§ DIRECTIONS FOR THIS TASK
All the lines below need to be transcribed exactly. Pictures get left out.

§ SUPPLIED DATA
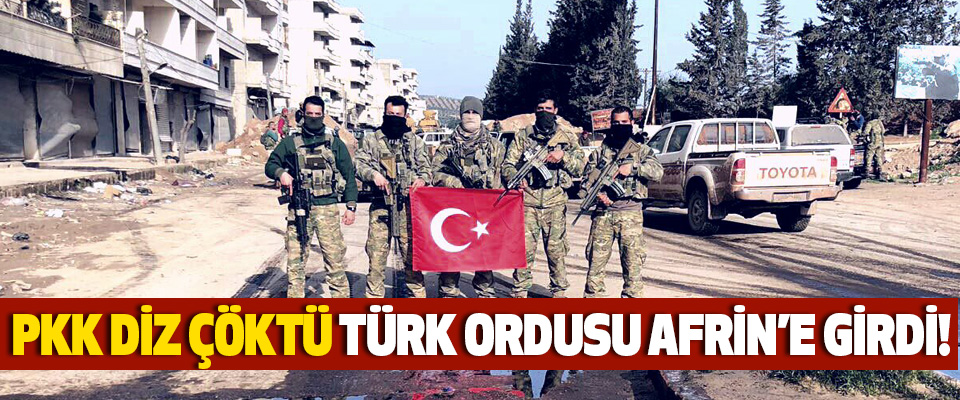 PKK diz çöktü Türk Ordusu Afrin merkezini aldı!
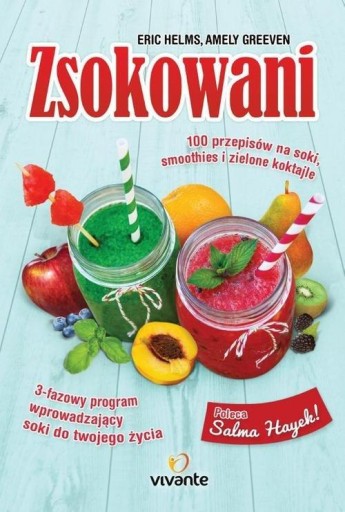 Zsokowani 100 przepisów na soki smoothies i zielone koktajle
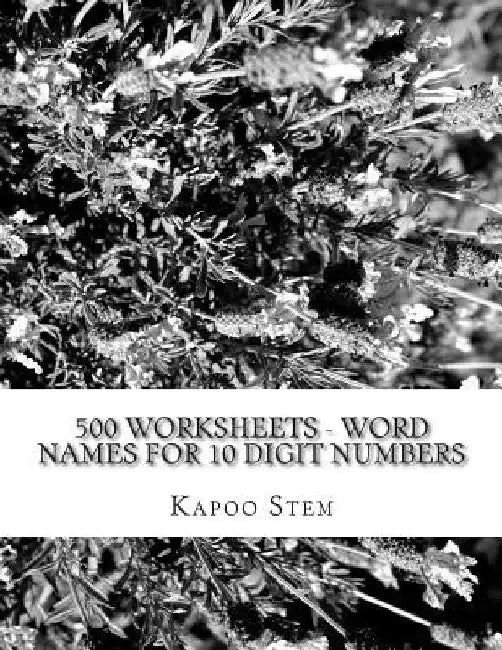 500 Worksheets - Word Names for 10 Digit Numbers: Math Practice Workbook by Kapoo Stem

§ TASK RESULT
 PKK diz çöktü Türk Ordusu Afrin merkezini aldı!
 Zsokowani 100 przepisów na soki smoothies i zielone koktajle
 500 Worksheets - Word Names for 10 Digit Numbers: Math Practice Workbook by Kapoo Stem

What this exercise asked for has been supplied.